Source extract:

=== Section Start ===

Frederick Spencer Stimson, of the Stimson Lumber Company, built the home as a weekend and summer retreat for his family. He also established a dairy farm with purebred Holstein-Friesian dairy cattle, intended as a demonstration of modern agricultural practices, and eventually expanded the property to 600 acres. The state-of-the-art operations included laboratory testing for contaminants and measuring butterfat content, as well as strict sanitation controls.

His wife, Nellie, managed the gardens and nine greenhouses, and was known for her carnations and roses. Enterprises associated with the property included Hollywood Gardens and Hollywood Poultry Farm. A railroad spur was built to an ice cream parlor on the farm, where passengers could purchase ice cream, eggs, butter, cream, and sausages.

The Stimson family moved permanently to Hollywood Farm in 1918, on the advice of Frederick's physician. Frederick and his wife Nellie sponsored "Hollywood Fresh Air Farm", a two-week program for undernourished children from the city, allowing them to enjoy the country air and fresh dairy foods.

Hollywood Farm was sold to the Macbride family in 1944, who restored the gardens and main residence, which had fallen into disrepair, and added a greenhouse. The Macbrides raised beef cows and exotic birds. Ste. Michelle Vintners, Inc. purchased the property in 1975.

=== Section End ===

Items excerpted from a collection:
=== Section Start ===

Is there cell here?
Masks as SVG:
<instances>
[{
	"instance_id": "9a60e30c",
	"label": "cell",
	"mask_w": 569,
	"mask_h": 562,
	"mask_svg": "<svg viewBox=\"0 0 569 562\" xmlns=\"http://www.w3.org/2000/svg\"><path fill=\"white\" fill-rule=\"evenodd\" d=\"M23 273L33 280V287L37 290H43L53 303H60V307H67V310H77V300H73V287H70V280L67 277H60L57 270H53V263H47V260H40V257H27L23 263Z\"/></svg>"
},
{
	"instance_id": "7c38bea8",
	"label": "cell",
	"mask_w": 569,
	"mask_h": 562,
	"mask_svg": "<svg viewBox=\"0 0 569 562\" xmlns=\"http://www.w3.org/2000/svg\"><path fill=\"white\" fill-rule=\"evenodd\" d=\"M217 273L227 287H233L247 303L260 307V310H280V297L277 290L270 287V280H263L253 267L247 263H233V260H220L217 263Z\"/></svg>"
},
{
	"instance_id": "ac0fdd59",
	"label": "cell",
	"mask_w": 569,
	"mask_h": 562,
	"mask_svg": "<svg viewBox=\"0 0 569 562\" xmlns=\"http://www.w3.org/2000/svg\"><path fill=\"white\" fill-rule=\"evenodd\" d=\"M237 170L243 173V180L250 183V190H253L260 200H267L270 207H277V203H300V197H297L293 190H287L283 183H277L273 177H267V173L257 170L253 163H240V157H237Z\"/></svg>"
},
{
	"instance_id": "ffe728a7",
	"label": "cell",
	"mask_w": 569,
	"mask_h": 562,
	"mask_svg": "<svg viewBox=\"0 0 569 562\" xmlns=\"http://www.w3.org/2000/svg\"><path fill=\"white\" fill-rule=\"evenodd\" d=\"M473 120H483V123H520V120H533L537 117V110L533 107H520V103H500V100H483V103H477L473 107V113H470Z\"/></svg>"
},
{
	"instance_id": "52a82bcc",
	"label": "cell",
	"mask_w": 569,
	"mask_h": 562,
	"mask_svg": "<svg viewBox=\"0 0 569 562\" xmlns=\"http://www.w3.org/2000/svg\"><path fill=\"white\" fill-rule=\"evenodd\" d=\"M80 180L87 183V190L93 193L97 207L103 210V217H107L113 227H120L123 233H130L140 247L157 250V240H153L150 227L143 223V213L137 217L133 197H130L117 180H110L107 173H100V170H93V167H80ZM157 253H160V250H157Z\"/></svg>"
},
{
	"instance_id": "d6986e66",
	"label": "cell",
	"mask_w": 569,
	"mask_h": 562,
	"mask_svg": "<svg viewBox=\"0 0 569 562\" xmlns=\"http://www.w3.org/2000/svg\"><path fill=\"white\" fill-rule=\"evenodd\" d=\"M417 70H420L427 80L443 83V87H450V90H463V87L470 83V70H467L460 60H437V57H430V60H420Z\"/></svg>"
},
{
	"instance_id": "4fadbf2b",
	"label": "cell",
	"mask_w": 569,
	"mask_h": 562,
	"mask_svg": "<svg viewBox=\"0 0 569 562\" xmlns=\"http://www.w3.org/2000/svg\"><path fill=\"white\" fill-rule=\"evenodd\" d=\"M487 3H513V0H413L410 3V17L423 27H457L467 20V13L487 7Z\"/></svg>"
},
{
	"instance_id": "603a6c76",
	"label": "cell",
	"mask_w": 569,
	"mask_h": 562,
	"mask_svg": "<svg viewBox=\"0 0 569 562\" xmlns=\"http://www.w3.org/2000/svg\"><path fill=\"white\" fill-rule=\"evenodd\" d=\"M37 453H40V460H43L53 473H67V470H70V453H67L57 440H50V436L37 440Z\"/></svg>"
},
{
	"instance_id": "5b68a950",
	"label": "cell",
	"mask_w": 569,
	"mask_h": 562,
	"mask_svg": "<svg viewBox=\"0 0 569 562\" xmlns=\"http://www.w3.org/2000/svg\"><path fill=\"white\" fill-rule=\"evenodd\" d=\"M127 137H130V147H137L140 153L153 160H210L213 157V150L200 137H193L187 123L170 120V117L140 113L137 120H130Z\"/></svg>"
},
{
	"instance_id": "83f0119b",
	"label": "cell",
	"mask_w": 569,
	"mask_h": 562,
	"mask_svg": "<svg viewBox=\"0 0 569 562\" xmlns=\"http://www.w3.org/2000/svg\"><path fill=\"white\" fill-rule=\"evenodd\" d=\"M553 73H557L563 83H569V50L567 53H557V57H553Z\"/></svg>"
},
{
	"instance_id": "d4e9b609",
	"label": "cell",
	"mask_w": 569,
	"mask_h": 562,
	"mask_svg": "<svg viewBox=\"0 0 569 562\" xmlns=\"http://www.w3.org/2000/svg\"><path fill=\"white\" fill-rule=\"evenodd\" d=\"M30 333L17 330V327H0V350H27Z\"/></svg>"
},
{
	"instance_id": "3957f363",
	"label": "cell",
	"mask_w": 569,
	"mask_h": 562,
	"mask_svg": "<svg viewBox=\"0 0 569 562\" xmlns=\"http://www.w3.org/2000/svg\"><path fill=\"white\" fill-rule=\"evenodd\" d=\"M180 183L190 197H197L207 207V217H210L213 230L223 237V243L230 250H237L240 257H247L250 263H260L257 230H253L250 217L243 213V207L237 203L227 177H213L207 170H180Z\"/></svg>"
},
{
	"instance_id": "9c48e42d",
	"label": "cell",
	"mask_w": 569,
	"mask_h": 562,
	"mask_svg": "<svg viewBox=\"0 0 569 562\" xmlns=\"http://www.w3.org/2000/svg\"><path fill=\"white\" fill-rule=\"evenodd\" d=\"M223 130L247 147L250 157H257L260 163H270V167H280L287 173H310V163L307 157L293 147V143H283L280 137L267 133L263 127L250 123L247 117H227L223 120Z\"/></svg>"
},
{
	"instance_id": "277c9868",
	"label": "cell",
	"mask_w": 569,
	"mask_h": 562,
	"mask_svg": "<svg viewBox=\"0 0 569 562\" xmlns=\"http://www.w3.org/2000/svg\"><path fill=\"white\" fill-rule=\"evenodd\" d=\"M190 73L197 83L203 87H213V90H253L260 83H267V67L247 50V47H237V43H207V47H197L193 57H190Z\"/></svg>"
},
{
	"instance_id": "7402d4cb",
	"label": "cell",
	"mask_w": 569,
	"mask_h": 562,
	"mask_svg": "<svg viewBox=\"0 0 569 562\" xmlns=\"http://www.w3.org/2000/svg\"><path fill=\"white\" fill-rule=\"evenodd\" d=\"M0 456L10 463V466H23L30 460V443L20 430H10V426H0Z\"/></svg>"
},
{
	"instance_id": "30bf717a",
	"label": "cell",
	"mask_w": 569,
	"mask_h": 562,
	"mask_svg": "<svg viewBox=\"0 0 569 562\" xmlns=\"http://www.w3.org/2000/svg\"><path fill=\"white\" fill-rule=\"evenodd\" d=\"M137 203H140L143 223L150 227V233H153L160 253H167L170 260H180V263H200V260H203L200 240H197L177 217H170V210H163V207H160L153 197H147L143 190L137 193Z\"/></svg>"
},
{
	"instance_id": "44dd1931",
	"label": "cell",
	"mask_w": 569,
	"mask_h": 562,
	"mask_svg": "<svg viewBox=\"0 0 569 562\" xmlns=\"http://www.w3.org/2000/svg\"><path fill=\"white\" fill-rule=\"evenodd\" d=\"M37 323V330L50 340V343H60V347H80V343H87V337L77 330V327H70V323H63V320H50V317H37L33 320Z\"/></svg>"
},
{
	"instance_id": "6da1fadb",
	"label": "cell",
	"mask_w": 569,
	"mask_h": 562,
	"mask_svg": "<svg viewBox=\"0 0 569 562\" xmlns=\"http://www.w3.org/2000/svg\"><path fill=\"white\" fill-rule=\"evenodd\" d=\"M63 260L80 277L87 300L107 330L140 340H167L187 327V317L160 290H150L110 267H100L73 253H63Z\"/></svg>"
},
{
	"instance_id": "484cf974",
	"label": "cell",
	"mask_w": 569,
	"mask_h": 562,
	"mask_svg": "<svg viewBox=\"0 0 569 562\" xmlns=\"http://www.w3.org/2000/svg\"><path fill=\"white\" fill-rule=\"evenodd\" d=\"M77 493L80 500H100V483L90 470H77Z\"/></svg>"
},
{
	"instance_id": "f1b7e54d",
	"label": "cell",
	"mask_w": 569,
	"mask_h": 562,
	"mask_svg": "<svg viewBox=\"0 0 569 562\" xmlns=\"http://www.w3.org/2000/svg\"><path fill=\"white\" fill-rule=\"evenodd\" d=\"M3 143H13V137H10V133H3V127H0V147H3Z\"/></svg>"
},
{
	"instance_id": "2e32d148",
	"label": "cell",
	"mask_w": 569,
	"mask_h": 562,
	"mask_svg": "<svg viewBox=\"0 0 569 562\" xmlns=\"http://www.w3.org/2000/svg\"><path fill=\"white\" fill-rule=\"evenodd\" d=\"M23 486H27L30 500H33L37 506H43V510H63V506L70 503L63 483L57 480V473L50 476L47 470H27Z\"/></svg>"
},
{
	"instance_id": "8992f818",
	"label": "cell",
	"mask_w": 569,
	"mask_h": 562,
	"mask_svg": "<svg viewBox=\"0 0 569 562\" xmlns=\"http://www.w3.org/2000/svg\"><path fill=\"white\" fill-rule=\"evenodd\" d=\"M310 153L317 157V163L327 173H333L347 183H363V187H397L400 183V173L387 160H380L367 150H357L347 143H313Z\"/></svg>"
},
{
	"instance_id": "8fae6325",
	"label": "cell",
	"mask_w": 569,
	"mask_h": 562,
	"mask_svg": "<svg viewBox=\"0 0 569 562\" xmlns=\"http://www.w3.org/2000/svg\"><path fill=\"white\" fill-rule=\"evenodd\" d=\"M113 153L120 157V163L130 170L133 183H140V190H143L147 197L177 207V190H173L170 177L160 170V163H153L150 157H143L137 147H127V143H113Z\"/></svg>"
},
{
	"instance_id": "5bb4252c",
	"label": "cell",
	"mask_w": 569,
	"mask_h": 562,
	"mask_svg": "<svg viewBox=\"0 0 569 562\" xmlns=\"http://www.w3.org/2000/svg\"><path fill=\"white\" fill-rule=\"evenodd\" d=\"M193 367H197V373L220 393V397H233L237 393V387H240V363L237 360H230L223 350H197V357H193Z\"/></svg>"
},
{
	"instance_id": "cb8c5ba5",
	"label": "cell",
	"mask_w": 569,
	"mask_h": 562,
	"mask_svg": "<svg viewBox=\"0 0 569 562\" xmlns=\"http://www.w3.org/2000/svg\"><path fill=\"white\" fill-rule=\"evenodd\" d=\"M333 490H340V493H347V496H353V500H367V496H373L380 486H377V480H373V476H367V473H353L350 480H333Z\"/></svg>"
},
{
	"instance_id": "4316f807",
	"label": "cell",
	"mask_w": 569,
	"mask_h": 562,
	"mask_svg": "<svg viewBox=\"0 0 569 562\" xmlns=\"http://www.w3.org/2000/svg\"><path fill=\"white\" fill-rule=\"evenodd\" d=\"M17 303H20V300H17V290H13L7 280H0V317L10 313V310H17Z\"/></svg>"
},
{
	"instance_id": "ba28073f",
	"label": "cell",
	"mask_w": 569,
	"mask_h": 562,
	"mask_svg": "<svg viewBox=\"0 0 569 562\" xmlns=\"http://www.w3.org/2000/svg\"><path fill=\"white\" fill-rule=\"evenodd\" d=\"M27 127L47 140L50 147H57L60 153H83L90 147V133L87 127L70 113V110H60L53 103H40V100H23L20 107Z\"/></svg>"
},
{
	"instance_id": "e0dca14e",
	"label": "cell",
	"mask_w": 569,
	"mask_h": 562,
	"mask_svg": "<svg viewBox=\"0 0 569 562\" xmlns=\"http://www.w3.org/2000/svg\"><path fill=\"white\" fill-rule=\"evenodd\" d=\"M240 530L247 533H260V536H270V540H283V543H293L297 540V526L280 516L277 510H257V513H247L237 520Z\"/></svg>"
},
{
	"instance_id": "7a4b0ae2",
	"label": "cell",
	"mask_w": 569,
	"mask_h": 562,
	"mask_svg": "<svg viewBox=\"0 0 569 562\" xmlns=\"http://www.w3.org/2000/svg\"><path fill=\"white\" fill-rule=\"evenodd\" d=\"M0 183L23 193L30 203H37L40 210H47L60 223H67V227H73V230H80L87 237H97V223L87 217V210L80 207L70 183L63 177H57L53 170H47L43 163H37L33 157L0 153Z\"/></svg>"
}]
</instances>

=== Section End ===

What to produce: According to the text about Hollywood Farm, for which flowers was Nellie Stimson known?

Response to the task: Carnations and roses.